The second law is just a probability, though. It is more likely that you end up in a higher entropy state than what you started in. While unlikely, it is not impossible to end up in a lower entropy state.
If the many worlds interpretation of QM is correct, and there is a universe for every possible state, then there is a universe where you dropped an egg on the floor, where it cracked and spread out all over, and then reassembled itself and hopped into your hand. This happens in 1 out of 10^googleplex or so universes.
In some universe, you built a “maxwell’s demon”, put it into a tank with a mix of red and blue food dye, and it separated the two colors through your demon’s membrane. I’m thinking the probability here is something like 10^graham’s number. When you show it off to your friends, in most universes, it doesn’t work, but in that improbable one, it does. Of course, it becomes more improbable every instant it is “running”, but in something like 1 out of 10^tree(3) universes, it would act somewhat consistently.

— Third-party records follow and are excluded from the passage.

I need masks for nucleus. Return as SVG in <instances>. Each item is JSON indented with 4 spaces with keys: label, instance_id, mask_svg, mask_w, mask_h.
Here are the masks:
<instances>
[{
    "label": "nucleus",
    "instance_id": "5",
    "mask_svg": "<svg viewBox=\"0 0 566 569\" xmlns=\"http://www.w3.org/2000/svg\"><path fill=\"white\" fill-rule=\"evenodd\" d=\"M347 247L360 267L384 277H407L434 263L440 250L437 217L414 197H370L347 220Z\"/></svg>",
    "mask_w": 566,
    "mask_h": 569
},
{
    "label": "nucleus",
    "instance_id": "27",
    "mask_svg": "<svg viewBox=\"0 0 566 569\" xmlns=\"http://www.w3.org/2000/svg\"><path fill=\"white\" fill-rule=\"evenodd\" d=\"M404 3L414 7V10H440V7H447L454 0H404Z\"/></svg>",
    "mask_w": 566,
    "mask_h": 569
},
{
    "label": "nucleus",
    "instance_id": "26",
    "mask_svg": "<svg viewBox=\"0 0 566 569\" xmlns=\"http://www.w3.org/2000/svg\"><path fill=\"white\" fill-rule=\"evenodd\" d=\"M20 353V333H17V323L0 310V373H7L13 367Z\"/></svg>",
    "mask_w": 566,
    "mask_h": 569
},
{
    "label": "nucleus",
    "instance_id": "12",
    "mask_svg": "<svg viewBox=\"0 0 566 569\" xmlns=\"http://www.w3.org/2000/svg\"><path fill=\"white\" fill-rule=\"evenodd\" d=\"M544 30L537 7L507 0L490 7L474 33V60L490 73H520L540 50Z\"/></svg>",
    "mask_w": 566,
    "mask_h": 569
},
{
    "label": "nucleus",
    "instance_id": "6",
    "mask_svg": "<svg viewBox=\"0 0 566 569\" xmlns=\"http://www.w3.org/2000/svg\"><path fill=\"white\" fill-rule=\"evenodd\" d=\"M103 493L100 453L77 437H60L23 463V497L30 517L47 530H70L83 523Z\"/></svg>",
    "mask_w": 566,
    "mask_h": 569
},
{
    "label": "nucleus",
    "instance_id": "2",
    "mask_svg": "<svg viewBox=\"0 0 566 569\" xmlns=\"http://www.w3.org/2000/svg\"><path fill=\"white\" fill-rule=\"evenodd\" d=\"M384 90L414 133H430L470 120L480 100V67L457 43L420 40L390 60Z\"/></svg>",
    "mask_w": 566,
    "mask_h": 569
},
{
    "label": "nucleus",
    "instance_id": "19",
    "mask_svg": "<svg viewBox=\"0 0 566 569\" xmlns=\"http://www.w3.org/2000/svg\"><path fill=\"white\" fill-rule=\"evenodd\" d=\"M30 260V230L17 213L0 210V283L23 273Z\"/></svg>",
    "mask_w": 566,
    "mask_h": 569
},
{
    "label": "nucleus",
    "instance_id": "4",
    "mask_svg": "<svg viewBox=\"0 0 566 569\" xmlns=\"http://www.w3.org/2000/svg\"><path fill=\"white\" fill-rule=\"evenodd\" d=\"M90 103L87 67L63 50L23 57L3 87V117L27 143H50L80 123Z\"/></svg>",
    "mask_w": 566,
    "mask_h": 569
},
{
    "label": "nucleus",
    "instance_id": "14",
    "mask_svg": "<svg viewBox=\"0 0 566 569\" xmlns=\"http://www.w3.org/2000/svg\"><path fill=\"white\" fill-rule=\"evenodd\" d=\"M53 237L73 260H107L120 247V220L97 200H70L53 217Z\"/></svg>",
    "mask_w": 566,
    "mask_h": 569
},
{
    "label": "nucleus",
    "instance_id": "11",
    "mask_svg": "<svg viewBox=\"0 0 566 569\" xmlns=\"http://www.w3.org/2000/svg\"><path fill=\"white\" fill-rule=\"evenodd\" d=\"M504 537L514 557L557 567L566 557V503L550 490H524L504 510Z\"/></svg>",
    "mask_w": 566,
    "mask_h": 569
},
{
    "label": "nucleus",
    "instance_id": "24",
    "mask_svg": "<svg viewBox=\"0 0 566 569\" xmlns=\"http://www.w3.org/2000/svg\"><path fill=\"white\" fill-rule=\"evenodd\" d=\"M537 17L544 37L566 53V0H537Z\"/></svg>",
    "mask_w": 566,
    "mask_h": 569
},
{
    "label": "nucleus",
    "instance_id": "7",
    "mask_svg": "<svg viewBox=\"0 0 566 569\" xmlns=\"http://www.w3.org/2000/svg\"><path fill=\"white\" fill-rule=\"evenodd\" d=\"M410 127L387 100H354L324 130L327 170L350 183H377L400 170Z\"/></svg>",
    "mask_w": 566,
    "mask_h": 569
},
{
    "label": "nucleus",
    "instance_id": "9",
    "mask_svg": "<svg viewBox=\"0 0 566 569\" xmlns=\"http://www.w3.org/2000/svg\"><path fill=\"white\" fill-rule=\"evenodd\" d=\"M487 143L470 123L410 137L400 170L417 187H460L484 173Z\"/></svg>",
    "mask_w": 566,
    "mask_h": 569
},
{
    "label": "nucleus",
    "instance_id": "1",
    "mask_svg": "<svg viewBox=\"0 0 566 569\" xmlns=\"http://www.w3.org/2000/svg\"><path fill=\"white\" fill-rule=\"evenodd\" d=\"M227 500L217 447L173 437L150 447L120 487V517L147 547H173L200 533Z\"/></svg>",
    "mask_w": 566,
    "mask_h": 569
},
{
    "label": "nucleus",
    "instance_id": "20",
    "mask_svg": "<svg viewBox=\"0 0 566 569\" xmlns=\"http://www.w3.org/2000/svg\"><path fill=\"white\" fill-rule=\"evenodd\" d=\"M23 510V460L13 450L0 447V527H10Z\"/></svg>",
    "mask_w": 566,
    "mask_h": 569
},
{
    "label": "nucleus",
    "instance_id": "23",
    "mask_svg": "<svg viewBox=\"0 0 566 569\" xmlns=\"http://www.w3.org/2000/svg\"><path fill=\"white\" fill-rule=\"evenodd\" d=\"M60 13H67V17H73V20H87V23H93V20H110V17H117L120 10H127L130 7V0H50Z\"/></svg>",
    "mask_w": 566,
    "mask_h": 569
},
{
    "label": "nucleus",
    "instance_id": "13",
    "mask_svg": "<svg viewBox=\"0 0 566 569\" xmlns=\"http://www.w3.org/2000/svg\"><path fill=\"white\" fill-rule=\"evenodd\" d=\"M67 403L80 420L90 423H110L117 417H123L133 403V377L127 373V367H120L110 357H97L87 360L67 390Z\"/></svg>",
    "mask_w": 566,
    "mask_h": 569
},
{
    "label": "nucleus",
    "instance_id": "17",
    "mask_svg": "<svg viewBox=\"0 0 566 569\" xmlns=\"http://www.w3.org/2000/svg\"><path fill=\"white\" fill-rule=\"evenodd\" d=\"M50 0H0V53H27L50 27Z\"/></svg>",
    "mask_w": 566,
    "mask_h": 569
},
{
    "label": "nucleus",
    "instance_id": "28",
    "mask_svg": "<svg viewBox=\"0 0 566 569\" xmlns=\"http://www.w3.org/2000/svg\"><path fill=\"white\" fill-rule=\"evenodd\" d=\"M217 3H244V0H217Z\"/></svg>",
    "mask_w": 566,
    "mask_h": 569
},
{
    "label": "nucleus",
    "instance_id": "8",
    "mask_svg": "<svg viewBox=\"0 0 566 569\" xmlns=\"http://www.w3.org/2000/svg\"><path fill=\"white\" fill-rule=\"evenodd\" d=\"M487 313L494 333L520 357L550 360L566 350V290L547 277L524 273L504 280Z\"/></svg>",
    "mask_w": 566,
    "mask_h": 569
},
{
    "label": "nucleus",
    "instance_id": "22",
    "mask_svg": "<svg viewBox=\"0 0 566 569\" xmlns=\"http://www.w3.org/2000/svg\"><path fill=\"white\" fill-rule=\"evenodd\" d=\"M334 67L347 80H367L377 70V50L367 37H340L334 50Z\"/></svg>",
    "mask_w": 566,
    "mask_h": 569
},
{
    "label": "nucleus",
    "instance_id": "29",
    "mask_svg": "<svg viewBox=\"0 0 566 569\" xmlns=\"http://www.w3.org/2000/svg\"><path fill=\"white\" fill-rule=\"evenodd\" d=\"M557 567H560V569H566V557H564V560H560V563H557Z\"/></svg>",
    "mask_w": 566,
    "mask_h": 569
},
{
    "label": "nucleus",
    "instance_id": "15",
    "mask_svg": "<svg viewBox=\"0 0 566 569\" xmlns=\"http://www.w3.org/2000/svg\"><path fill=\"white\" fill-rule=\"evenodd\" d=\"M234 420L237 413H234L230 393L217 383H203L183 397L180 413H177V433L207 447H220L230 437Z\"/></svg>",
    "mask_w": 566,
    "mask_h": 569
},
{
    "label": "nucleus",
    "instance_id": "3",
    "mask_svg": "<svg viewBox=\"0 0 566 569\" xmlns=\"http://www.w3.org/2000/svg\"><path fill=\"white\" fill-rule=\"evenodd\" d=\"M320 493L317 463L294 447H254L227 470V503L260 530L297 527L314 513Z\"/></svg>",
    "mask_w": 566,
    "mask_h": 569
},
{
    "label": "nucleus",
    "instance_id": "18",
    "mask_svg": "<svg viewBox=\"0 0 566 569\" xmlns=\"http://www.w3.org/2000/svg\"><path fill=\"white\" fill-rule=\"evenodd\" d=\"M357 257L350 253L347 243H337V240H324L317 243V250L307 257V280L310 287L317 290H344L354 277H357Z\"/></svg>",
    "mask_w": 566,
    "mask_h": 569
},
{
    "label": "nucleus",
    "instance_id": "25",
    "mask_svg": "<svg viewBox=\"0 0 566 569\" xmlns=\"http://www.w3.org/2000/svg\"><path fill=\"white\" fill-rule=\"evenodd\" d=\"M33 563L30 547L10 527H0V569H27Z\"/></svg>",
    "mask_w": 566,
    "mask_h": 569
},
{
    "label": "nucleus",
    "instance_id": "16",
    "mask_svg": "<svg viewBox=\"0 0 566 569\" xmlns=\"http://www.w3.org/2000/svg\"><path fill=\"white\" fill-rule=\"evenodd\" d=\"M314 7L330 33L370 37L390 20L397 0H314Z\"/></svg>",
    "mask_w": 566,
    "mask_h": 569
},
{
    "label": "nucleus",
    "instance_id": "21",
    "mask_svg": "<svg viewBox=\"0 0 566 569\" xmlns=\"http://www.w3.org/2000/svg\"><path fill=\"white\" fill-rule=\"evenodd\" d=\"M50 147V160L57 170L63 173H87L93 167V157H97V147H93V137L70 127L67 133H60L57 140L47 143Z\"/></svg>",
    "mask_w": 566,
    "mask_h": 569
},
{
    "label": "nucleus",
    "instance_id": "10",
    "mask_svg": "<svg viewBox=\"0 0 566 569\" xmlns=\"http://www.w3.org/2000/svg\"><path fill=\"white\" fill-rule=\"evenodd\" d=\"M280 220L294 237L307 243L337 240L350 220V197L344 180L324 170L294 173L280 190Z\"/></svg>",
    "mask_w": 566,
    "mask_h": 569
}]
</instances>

None of this would change the laws of physics, and would be entirely allowed, just rather unlikely. Physicist who watched your maxwell’s demon at play would scratch their heads and wonder what they got wrong, but not that many of them, compared to the countless number of worlds where the physicist just watch as you fail at your demonstration.

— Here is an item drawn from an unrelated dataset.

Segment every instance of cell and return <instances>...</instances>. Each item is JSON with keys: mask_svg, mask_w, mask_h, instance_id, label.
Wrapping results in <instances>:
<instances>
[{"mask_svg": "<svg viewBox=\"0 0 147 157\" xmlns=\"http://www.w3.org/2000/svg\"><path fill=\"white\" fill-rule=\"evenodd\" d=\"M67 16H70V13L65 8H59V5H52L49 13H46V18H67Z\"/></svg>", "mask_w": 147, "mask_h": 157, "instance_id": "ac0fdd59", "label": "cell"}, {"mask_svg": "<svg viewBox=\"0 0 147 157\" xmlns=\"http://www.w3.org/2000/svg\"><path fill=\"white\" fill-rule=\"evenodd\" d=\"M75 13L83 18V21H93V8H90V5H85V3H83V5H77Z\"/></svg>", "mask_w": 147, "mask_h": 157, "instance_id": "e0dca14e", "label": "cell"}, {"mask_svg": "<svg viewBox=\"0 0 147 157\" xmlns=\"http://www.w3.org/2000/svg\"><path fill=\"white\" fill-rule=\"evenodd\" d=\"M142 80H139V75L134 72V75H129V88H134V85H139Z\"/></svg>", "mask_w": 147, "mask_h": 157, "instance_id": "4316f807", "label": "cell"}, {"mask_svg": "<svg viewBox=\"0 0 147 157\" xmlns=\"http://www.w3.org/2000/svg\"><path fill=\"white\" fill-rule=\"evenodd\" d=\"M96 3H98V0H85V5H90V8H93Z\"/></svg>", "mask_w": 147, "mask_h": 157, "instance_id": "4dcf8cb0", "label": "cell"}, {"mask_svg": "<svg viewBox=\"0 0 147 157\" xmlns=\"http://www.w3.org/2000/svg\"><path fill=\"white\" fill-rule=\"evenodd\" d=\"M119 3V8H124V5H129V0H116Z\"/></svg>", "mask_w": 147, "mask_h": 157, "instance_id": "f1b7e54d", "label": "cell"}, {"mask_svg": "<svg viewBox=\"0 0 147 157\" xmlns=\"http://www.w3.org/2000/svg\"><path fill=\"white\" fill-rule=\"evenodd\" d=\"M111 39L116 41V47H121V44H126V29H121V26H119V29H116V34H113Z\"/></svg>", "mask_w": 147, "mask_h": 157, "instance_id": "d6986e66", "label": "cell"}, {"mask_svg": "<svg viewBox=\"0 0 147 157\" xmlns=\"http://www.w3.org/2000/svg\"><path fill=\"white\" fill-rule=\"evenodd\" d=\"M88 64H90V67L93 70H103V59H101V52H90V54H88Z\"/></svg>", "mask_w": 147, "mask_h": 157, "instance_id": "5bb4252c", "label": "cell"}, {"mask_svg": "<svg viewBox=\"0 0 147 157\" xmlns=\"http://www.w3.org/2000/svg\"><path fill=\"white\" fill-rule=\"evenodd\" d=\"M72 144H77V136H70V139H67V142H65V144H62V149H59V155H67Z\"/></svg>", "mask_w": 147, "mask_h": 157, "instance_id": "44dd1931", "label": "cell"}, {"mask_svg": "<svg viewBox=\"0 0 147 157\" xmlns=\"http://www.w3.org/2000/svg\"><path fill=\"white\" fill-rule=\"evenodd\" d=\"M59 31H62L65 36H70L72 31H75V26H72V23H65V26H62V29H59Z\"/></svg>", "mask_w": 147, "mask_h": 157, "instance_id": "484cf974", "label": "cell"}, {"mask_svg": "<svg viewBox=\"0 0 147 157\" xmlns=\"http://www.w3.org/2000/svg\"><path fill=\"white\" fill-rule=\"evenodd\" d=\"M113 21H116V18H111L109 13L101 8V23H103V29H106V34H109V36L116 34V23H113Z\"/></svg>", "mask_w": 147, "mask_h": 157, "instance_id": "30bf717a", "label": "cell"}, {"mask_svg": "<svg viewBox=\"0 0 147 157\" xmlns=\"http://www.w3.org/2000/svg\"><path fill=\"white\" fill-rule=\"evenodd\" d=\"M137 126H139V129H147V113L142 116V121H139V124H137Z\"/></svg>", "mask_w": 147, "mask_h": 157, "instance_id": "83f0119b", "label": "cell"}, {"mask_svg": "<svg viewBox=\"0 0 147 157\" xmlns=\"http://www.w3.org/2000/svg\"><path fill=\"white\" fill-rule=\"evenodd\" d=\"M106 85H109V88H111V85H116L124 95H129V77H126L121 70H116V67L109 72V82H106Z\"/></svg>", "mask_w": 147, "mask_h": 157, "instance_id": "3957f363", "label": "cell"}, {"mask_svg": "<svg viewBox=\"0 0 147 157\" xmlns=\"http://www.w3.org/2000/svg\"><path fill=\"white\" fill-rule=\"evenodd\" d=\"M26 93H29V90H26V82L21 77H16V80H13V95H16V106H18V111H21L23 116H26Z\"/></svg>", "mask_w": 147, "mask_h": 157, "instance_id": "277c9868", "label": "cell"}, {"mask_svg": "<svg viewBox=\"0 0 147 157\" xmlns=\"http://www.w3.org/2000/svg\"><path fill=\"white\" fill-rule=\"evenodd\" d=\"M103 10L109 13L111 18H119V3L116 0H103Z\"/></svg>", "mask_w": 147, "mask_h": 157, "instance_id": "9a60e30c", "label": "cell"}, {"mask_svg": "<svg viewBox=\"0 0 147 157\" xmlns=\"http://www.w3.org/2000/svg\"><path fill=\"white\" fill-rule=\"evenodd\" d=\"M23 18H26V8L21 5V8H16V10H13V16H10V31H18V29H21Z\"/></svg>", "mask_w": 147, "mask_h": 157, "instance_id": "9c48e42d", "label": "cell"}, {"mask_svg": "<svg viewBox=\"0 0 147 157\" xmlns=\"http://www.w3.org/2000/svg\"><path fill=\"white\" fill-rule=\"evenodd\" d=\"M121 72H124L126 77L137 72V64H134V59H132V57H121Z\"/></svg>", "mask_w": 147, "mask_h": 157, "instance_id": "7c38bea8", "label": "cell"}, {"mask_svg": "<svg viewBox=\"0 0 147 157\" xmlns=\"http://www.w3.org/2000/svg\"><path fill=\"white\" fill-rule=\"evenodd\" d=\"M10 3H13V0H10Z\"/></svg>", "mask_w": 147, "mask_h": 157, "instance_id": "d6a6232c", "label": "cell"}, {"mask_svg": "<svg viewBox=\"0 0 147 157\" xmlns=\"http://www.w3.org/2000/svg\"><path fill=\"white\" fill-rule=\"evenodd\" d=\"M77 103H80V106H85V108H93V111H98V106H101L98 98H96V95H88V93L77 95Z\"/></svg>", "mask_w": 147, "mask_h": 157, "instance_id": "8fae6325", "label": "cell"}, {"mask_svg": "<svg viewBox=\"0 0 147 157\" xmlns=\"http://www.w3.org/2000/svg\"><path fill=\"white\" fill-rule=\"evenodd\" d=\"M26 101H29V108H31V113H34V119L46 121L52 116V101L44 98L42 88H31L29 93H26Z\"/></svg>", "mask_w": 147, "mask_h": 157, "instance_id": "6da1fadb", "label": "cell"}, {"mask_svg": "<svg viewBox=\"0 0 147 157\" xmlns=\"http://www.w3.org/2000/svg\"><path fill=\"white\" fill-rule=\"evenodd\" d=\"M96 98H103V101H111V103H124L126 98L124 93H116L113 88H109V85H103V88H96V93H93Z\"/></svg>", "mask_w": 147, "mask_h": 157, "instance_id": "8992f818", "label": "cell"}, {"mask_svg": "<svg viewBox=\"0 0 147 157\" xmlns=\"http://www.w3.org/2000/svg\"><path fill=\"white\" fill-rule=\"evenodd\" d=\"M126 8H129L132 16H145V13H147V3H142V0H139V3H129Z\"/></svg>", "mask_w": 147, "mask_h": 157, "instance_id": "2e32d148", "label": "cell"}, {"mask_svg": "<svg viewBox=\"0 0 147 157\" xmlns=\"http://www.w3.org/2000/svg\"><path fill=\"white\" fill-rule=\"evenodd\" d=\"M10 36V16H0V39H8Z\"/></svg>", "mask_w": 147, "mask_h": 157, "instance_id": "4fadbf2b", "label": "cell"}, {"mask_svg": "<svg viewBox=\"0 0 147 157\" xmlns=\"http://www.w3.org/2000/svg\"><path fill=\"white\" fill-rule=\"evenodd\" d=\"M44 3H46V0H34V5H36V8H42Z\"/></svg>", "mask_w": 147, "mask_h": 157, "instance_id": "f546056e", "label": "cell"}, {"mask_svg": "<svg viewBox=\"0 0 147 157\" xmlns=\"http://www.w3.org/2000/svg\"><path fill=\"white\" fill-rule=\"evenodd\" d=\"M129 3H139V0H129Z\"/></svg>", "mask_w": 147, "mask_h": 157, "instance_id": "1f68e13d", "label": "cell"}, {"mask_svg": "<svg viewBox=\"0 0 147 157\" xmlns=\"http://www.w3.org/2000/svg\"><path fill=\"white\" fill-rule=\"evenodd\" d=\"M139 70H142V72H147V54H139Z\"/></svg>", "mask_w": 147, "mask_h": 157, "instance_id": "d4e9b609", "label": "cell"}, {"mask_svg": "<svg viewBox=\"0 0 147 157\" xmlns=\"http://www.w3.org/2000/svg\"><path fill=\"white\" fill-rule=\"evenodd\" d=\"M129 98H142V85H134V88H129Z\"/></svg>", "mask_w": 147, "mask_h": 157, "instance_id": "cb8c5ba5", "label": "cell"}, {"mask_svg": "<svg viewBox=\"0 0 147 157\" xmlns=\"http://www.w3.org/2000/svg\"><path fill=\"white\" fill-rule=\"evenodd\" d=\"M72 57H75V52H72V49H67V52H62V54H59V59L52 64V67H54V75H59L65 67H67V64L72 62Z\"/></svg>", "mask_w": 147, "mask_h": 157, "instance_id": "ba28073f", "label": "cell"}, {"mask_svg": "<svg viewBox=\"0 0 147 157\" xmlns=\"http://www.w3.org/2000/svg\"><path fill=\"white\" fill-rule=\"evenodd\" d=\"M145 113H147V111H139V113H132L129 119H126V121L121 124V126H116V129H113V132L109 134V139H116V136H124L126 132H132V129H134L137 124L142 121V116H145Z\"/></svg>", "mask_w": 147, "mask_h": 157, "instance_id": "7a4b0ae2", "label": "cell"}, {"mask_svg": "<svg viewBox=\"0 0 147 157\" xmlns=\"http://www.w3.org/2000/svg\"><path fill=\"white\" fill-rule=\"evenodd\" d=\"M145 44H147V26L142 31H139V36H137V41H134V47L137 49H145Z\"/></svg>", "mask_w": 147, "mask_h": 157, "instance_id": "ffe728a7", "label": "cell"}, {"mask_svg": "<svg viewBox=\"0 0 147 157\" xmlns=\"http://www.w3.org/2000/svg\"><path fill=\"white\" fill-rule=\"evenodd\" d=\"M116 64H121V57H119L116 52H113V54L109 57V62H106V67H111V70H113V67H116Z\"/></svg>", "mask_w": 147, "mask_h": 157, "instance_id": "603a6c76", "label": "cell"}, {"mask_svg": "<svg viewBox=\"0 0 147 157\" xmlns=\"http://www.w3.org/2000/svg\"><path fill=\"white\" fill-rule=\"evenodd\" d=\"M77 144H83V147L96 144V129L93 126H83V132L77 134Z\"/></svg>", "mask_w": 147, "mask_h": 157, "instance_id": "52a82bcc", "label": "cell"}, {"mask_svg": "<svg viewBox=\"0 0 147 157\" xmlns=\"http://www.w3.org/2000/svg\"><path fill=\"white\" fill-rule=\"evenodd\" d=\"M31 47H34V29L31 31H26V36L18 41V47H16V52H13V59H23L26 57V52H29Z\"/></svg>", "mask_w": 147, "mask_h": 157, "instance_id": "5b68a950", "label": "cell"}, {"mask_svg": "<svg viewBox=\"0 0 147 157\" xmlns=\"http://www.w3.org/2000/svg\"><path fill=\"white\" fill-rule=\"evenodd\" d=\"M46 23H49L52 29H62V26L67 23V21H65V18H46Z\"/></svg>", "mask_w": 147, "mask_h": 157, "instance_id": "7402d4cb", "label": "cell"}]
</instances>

In one out of 10^tree(graham’s number) universes, this maxwell demon is a manufactured device that consistently works to separate liquids or gasses. In all of these universes, it would be exactly as likely for the effect to happen spontaneously, without the use of your manufactured device. In these universes, physics would be the same, and we would not need an sort of re-writing to account for the behavior, but if you actually lived in one of them, you’d probably be tempted to come up with a physical law to describe the improbable behavior, just as if you were playing poker, and kept getting dealt a royal flush, you may think that there is some reason why that happens, other than just pure chance.
There really is nothing saying the the entropy of a local system has to go up, just that it pretty much always does. It would not violate any laws for entropy to decrease in a local area for a brief time, it is just not likely to happen. One of the speculations of the big bang was that it came out of a transient and unlikely dip in entropy in a local area.